The implications of the Act for accountants of Sarbnes Oxley Act are summarized below:-

1.     Board Composition.Two of the five Board members must be or must have been CPAs. The remaining three must not be and cannot have been CPAs. The Chair may be held by one of the CPA members, but he or she must not have practiced accounting during the five years preceding his/her appointment.

2.     Funding. The Board will be funded by public companies through mandatory fees. Accounting firms that audit public companies must register with the Board ("registered firm"), and pay registration and annual fees.

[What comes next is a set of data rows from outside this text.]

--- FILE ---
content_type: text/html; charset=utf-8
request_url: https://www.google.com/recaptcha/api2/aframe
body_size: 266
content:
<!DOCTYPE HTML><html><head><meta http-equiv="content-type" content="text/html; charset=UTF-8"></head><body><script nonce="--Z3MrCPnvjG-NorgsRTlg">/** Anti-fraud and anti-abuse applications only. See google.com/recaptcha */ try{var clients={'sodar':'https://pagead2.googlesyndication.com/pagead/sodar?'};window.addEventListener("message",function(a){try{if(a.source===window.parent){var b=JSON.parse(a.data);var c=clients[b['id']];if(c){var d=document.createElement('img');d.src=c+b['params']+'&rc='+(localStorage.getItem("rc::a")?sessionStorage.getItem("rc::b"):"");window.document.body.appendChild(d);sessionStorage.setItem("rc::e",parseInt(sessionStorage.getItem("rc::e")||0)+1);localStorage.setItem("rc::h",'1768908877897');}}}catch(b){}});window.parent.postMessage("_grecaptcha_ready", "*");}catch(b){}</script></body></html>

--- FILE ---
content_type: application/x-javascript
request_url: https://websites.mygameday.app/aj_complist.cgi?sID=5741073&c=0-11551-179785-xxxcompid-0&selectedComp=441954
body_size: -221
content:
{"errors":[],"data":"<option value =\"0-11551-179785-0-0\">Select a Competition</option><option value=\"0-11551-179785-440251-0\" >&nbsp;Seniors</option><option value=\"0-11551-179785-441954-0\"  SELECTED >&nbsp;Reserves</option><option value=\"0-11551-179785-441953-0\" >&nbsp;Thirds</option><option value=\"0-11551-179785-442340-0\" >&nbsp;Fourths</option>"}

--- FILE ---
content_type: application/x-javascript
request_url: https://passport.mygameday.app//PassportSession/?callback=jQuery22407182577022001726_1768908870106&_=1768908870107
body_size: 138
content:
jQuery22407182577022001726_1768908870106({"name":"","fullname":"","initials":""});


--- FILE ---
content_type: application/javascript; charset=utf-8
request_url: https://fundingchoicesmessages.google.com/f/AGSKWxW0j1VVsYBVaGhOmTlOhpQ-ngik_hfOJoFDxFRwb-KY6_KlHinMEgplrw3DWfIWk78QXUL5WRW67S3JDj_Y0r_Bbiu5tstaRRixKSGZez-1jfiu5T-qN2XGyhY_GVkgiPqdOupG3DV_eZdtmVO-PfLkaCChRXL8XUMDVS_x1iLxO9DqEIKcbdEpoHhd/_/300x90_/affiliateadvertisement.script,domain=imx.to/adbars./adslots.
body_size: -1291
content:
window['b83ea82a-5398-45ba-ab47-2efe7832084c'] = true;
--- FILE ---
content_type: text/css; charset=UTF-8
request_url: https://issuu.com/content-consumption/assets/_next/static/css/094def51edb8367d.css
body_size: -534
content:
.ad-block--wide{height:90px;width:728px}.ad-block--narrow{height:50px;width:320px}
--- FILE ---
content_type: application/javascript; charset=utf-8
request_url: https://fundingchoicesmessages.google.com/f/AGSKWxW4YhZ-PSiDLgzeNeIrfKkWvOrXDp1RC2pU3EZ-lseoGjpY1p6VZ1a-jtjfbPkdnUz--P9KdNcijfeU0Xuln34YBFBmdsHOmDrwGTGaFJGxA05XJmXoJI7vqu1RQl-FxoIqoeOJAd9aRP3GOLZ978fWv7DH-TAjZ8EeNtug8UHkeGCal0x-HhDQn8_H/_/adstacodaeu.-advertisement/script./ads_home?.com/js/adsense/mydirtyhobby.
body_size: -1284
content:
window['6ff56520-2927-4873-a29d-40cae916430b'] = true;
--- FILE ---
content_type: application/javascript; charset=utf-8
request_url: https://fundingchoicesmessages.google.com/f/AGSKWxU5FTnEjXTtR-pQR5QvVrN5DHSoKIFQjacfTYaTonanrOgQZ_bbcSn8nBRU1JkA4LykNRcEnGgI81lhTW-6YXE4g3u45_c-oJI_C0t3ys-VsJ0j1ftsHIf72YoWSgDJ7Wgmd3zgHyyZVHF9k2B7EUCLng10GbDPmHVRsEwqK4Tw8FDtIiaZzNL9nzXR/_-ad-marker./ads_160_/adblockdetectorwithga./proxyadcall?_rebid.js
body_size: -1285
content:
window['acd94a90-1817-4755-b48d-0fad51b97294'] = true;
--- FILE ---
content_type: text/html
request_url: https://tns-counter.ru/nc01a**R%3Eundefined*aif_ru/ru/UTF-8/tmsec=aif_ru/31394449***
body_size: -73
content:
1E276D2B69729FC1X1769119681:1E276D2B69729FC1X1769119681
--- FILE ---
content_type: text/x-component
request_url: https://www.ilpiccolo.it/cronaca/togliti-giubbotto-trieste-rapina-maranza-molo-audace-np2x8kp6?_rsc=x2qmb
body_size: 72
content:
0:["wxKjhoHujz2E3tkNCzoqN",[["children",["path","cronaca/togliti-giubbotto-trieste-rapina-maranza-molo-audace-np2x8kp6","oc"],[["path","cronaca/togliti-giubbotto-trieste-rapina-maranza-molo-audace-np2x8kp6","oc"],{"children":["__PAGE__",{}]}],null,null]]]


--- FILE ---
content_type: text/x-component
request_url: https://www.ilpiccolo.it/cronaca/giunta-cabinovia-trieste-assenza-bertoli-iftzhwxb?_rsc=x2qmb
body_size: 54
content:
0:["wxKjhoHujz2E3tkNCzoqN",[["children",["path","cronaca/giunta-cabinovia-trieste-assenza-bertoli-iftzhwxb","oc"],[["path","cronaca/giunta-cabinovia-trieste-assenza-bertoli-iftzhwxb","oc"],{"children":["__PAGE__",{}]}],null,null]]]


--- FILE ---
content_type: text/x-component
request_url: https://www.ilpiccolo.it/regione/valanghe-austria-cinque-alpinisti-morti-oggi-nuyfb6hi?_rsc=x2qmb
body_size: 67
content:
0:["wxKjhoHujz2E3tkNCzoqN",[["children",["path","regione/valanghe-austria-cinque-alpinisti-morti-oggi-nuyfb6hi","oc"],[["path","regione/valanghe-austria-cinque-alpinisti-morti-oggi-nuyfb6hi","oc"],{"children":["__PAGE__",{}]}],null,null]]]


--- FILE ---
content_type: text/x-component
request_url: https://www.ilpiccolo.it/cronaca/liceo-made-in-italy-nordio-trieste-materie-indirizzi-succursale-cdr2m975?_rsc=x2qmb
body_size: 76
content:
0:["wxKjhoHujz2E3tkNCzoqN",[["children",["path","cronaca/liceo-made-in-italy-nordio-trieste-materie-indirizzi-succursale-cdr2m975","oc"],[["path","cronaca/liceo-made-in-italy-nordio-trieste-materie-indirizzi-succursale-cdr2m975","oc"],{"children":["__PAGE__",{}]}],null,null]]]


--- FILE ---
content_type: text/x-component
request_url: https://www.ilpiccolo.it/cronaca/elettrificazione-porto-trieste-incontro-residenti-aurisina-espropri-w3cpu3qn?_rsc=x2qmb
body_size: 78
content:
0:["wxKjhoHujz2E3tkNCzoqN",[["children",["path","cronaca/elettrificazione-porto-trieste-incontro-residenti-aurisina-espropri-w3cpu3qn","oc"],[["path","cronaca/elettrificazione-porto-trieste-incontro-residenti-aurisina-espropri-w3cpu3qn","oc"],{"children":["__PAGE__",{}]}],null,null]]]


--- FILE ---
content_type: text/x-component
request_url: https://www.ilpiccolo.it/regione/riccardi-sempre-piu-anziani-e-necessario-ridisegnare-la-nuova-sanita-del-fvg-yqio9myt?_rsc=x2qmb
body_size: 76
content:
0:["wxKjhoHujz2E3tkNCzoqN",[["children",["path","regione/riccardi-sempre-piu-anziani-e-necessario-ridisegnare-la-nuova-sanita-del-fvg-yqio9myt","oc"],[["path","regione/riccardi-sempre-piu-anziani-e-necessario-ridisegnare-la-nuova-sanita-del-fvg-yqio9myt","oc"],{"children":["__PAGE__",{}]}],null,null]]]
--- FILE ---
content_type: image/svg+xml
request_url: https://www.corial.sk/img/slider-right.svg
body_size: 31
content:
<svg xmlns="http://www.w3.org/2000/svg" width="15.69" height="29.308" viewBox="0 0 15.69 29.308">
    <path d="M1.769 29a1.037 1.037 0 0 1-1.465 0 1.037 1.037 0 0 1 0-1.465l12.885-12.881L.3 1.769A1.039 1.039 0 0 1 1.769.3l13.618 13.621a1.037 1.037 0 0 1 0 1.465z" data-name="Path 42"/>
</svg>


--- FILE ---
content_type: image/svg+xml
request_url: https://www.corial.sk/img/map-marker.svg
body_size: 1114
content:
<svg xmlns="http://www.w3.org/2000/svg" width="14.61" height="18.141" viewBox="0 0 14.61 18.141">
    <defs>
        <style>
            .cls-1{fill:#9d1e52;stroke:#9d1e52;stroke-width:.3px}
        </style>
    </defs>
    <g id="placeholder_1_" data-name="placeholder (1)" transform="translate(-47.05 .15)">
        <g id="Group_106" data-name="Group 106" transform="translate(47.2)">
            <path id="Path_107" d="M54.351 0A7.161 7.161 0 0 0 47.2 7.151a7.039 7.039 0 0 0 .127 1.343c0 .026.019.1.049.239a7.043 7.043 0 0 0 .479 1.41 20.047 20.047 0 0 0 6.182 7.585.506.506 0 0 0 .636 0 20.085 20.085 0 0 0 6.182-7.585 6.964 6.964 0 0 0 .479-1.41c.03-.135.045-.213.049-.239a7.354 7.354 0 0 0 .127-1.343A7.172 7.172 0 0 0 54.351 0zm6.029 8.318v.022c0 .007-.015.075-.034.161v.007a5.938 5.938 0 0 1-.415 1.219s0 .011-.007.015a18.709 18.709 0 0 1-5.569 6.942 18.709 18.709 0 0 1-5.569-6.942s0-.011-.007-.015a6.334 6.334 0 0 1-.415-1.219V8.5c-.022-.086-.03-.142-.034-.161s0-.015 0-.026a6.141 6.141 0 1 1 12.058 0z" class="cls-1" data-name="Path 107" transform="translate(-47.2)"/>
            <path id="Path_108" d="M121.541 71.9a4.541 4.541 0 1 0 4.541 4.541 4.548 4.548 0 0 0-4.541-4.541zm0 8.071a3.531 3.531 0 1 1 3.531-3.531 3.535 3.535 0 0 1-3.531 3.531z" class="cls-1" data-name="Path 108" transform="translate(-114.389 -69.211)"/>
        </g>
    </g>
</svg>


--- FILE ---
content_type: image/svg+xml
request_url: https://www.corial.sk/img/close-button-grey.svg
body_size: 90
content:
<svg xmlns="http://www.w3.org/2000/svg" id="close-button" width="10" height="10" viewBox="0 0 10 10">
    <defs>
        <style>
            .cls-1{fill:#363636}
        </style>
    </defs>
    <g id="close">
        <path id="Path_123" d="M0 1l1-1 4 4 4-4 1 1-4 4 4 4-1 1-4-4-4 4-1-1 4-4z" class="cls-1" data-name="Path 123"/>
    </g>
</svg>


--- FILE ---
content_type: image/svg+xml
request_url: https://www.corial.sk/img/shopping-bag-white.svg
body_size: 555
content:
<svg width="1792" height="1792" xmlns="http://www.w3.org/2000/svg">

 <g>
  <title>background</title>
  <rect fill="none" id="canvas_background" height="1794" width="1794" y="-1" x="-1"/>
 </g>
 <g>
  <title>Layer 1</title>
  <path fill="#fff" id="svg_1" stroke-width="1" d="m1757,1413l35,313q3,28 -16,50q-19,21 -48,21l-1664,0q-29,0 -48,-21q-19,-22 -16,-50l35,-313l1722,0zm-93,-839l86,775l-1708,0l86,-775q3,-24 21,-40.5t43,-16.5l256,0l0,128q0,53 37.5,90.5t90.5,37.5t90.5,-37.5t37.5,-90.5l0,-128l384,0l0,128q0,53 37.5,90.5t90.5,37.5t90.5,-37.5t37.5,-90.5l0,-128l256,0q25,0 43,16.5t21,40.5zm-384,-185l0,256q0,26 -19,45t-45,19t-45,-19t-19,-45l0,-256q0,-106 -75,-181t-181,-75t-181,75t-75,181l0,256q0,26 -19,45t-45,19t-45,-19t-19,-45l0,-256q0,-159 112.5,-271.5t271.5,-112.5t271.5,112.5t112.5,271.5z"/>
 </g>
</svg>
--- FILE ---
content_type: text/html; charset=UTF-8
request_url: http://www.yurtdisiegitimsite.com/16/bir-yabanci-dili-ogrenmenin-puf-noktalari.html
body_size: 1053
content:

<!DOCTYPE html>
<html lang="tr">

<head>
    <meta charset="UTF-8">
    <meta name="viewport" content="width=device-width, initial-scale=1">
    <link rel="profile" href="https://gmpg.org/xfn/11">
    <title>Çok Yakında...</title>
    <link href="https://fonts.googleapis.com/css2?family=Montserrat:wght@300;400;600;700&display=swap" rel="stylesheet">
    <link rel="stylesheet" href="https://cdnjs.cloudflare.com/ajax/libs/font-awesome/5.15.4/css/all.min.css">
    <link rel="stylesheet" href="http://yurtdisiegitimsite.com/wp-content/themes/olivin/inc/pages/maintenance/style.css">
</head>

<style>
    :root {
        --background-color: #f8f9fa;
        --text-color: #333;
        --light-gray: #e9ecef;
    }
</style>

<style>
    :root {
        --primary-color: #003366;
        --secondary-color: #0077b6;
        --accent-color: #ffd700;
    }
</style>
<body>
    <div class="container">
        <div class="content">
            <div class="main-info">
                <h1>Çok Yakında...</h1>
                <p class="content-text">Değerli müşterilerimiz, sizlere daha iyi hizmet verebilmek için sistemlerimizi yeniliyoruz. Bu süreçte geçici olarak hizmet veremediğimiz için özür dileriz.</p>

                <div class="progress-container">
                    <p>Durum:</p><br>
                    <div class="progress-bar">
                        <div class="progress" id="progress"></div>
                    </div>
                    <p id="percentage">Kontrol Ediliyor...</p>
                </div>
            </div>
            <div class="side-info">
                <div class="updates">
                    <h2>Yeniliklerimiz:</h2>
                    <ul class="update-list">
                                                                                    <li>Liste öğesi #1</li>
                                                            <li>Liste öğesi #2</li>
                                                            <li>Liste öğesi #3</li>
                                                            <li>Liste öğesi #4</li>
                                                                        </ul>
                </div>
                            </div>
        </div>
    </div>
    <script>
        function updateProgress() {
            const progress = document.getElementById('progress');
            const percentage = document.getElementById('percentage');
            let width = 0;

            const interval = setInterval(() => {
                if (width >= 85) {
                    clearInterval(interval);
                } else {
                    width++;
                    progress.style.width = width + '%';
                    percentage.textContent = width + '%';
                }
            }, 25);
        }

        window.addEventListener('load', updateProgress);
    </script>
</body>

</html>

3.     Standard Setting. The Board will issue standards or adopt standards set by other groups or organizations, for audit firm quality controls for the audits of public companies. These standards include: auditing and related attestation, quality control, ethics, independence and "other standards necessary to protect the public interest." The Board has the authority to set and enforce audit and quality control standards for public company audits.

4.     Investigative and Disciplinary Authority. The Board is empowered to regularly inspect registered accounting firms' operations and will investigate potential violations of securities laws, standards, competency and conduct.

5.     International Authority. Foreign accounting firms that "prepare or furnish" an audit report involving U.S. registrants will be subject to the authority of the Board.

6.     Auditors Report to Audit Committee. Now, auditors will report to and be overseen by a company's audit committee, not management.

7.     Audit Partner Rotation. The lead audit partner and audit review partner must be rotated every five years on public company engagements.

8.     Consulting Services. The Act lists eight types of services that are "unlawful" if provided to a publicly held company by its auditor: bookkeeping, information systems design and implementation, appraisals or valuation services, actuarial services, internal audits, management and human resources services, broker/dealer and investment banking services, and legal or expert services related to audit services.